„Für dieses Leben, das ich führe, zahle ich einen Preis… Es ist wie eine Höllenfahrt!“, sagte Pier Paolo Pasolini in seinem letzten Interview. Diese Worte waren geradezu prophetisch. In der Nacht vom 1. auf den 2. November 1975 wurde er am Strand von Ostia brutal ermordet.
Mit dem jungen Stricher Pino Pelosi soll es zum Streit gekommen sein. Max Gindorff stammelt dieses Geständnis, nachdem er sich aus der Umklammerung von Tim Werths gelöst hat, der ihn gegen den Alfa Romeo gedrückt und ihm die Hose runterzogen hatte. An dieser offiziellen Version eines unpolitischen Einzeltäters, mit der die Ermittlungen schnell eingestellt wurden, gibt es jedoch berechtigte Zweifel.
In der ersten halben Stunde wird der Mord in immer neuen Varianten durchgespielt. Nicht wie so oft in letzter Zeit als das Publikum quälender Loop im selbstverliebten L´art pour l´art-Stil, sondern mit präzise aufeinander abgestimmten Gewalt-Choreographien. Nach jedem Mord an Pasolini (Tim Werths, der als geschundene Kreatur am Boden liegt) wird der Rückwärtsgang eingelegt. Die Autotür des Alfa Romeo öffnet sich, weitere sonnenbebrillte Männer im Einheitslook springen aus dem Wagen und malträtieren ihr Opfer mit angedeuteten Tritten, Schlägen und Vergewaltigungen. Waren die Mafia und die italienischen Neofaschisten in den Mord involviert? Ging es um Filmrollen, die Pasolini zurückkaufen wollte? Feinde mit einem Motiv, ihn aus dem Weg zu räumen, hatte er jedenfalls genug.
Teile des Premierenpublikum waren schockiert. „Aufhören, aufhören!“-Rufe notierten einige Berichterstatter aus dem ehrwürdigen Bayerischen Staatsschauspiel. Auch einige Kritiker kanzelten Antonio Latellas Abend vorschnell als gedankenlos ab. Gewalt wird hier jedoch nicht als „Torture porn“ ausgestellt, sondern klug und sehr sublimiert in eine Auseinandersetzung mit zwei großen italienischen Dichtern und Intellektuellen eingebaut.
Zeit seines Lebens war Pasolini von Dante Alighieri beeindruckt und versuchte sich an einer „Divina Mimesis“-Überschreibung des Klassikers. Nach diesem Prinzip arbeiten auch Regisseur Latella und Autor Federico Bellini in ihrer assoziativen Annäherung an Pasolini und Dante, zwei Außenseiter, die ihre Gesellschaft provozierten. „Eine göttliche Komödie“ überzeugt vor allem mit starken Choreographien, die sich wohltuend vom Stadttheater-Einerlei abheben.

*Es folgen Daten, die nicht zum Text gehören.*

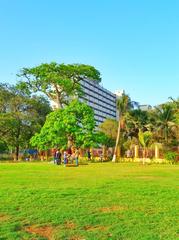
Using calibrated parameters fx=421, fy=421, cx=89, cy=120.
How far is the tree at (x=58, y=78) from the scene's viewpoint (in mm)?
47469

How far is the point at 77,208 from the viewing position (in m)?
9.84

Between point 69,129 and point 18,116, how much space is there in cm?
1204

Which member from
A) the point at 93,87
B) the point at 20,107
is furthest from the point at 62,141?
the point at 93,87

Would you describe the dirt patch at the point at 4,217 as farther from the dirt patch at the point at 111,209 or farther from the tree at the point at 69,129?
the tree at the point at 69,129

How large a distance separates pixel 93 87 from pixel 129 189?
115259 mm

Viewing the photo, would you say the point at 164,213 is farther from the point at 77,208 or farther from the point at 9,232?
the point at 9,232

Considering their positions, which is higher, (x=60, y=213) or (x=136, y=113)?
(x=136, y=113)

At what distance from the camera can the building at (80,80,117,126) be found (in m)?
125

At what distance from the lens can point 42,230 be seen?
811 centimetres

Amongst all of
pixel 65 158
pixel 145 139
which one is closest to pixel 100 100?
pixel 145 139

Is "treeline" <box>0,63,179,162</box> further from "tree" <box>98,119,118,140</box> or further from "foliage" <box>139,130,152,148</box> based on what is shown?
"tree" <box>98,119,118,140</box>

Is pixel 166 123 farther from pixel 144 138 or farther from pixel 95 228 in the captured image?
pixel 95 228

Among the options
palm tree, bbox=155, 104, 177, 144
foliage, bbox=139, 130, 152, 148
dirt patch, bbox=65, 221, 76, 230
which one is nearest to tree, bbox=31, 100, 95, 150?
foliage, bbox=139, 130, 152, 148

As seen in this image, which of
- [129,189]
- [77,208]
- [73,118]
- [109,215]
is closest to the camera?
[109,215]
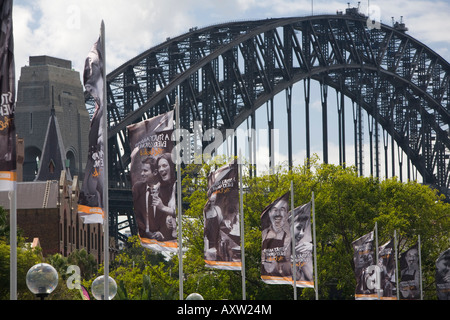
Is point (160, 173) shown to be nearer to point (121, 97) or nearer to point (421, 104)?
point (121, 97)

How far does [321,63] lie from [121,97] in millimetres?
28287

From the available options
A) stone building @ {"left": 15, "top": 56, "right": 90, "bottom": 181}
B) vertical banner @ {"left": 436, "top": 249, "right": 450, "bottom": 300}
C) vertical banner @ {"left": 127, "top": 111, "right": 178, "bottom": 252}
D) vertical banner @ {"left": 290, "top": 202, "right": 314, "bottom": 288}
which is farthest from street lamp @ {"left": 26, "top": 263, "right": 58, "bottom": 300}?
stone building @ {"left": 15, "top": 56, "right": 90, "bottom": 181}

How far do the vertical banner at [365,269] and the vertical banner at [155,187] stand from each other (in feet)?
72.1

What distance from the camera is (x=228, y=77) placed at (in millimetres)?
114062

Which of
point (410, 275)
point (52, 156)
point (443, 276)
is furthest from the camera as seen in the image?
point (52, 156)

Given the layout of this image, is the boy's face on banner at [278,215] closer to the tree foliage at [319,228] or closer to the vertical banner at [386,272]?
the vertical banner at [386,272]

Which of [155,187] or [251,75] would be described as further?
[251,75]

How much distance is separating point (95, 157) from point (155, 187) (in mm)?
3366

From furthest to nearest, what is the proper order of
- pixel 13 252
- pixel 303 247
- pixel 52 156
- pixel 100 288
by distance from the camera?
pixel 52 156 → pixel 303 247 → pixel 100 288 → pixel 13 252

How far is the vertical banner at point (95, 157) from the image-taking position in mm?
27516

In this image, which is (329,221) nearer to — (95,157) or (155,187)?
(155,187)

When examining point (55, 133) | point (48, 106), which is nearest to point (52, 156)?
point (55, 133)

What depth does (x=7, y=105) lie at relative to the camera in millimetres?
23594

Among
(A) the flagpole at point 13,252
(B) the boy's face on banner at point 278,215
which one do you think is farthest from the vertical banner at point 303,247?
(A) the flagpole at point 13,252
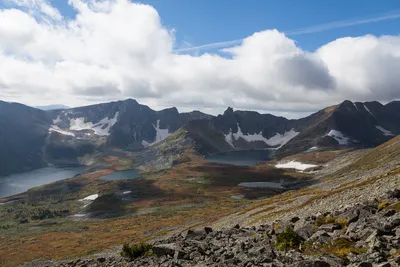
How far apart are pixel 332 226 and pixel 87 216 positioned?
151 m

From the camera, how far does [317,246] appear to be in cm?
2192

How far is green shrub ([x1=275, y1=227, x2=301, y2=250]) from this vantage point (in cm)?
2361

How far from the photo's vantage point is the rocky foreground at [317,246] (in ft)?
59.1

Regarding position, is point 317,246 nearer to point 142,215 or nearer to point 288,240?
point 288,240

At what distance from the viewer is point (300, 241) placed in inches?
942

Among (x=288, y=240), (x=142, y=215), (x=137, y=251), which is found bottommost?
(x=142, y=215)

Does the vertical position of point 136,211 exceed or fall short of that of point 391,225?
it falls short

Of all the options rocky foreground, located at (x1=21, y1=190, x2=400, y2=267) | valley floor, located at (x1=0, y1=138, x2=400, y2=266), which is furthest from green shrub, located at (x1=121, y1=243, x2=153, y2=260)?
valley floor, located at (x1=0, y1=138, x2=400, y2=266)

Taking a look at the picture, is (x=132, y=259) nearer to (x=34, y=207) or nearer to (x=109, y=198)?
(x=109, y=198)

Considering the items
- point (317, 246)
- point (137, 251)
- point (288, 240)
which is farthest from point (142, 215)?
point (317, 246)

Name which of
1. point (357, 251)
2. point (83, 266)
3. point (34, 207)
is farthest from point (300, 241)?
point (34, 207)

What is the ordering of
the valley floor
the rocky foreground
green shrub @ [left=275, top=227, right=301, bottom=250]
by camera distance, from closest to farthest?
the rocky foreground
green shrub @ [left=275, top=227, right=301, bottom=250]
the valley floor

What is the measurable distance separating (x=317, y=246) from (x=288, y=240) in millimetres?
2547

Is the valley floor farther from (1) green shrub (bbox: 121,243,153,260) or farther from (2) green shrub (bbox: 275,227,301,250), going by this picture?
(1) green shrub (bbox: 121,243,153,260)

Nils Dechamps, Gunter Eckes, Max Gindorff und Nils Strunk toben sich aus. Ihre Performance vibriert vor Testosteron und Aggressivität, ohne plump oder anbiedernd zu wirken.

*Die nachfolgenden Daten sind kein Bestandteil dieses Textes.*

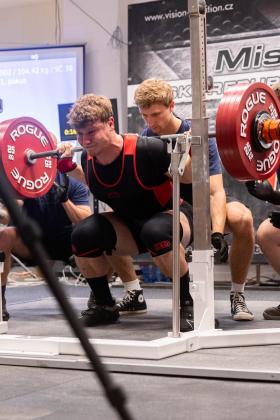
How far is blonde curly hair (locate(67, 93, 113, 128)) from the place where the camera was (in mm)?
2859

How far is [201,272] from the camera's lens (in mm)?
2662

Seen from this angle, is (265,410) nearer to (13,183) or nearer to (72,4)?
(13,183)

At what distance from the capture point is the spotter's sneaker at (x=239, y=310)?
3.16m

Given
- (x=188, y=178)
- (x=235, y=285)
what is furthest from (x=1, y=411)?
(x=235, y=285)

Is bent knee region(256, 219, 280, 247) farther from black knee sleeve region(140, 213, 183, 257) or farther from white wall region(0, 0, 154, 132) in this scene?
white wall region(0, 0, 154, 132)

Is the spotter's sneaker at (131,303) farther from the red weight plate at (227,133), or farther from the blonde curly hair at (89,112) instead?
the red weight plate at (227,133)

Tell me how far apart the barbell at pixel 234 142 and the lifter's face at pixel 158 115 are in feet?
1.08

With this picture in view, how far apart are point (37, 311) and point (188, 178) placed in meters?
1.38

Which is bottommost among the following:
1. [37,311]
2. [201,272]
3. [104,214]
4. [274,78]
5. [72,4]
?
[37,311]

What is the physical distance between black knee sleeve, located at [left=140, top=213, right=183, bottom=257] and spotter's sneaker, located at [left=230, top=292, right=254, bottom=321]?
1.83ft

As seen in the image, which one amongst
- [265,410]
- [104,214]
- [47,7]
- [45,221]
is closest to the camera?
[265,410]

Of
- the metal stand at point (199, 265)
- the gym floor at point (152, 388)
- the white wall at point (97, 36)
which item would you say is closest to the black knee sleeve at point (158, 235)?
the metal stand at point (199, 265)

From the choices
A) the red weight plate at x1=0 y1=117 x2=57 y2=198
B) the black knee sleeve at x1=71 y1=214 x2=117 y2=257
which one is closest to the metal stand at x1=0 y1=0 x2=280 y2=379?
the black knee sleeve at x1=71 y1=214 x2=117 y2=257

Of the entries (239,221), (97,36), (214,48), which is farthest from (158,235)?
(97,36)
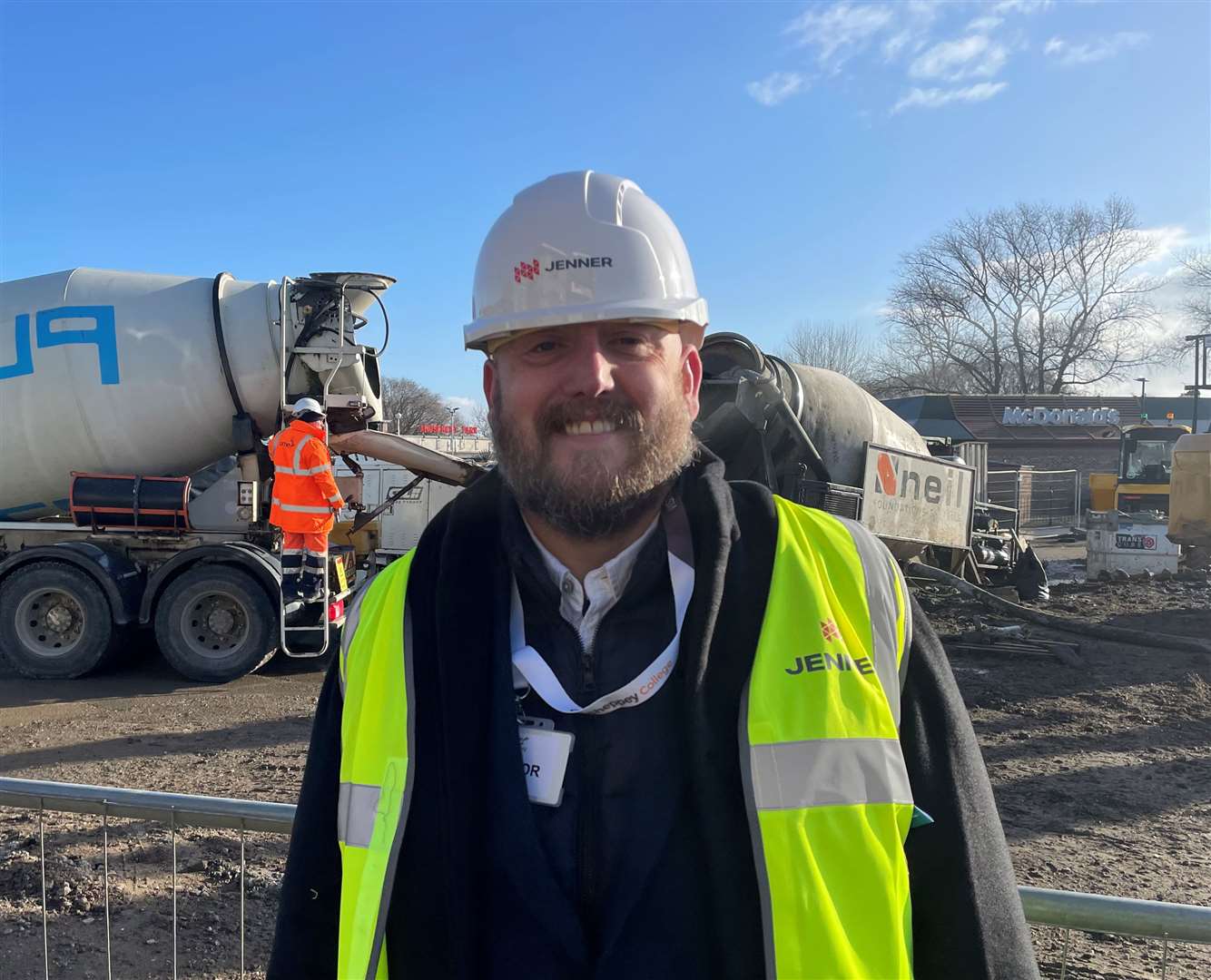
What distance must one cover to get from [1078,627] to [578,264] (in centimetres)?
960

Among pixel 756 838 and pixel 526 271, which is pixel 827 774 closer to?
pixel 756 838

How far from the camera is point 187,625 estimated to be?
8.09 meters

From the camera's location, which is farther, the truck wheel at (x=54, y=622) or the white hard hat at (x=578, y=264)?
the truck wheel at (x=54, y=622)

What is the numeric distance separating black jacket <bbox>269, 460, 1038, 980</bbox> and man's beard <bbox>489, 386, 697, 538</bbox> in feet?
0.43

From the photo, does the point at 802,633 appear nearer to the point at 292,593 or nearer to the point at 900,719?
the point at 900,719

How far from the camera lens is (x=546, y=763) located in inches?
60.2

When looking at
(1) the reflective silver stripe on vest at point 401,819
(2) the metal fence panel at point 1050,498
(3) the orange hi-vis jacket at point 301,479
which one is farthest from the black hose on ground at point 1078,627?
(2) the metal fence panel at point 1050,498

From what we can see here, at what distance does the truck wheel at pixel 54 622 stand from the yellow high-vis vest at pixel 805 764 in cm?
768

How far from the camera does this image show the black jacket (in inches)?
53.5

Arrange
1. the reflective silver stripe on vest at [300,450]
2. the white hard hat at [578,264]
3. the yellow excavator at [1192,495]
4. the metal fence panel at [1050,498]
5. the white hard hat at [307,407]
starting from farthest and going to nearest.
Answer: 1. the metal fence panel at [1050,498]
2. the yellow excavator at [1192,495]
3. the white hard hat at [307,407]
4. the reflective silver stripe on vest at [300,450]
5. the white hard hat at [578,264]

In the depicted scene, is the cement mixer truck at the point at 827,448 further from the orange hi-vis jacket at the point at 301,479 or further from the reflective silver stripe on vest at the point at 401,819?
the reflective silver stripe on vest at the point at 401,819

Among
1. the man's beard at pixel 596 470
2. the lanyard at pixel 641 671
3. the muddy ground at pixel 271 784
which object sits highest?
the man's beard at pixel 596 470

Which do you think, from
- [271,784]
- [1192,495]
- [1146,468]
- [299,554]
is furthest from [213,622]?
[1146,468]

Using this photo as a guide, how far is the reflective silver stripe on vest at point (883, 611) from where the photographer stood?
143 cm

Aus dem Ensemble ragen zwei Spieler heraus: Franz Pätzold, der sich mit seinem unverkennbaren Sound diesmal meist am Rand hält und den weisen Raben aus Pasolini Film „Große Vögel, kleine Vögel/Uccellacci e uccellini“ mimt. Und Tim Werths, der die letzte halbe Stunde fast im Alleingang bestreitet und bei seiner Energie-Leistung beeindruckende Rampensau-Qualitäten unter Beweis stellt, die er schon in seinem Auftritt als das Publikum aufmischender Affe in „Der Balkon“ im Marstall andeutete.
An körperlicher Präsenz stehen ihnen aber auch die restlichen Kollegen nichts nach. „Eine göttliche Komödie“ ist ein kraftstrotzender, kräftezehrender, kluger, allerdings entsetzlich verqualmter Abend, der oft näher beim Tanz und beim Film ist als bei 08/15-Inszenierungen. Gerade das macht seine Qualität aus.
Nach der gestrigen Vorstellungen gab es keine Buhs mehr, stattdessen langen, freundlichen Applaus und einige Bravo-Rufe.
Update: Die Inszenierung ist verdientermaßen zum Berliner Theatertreffen 2020 eingeladen.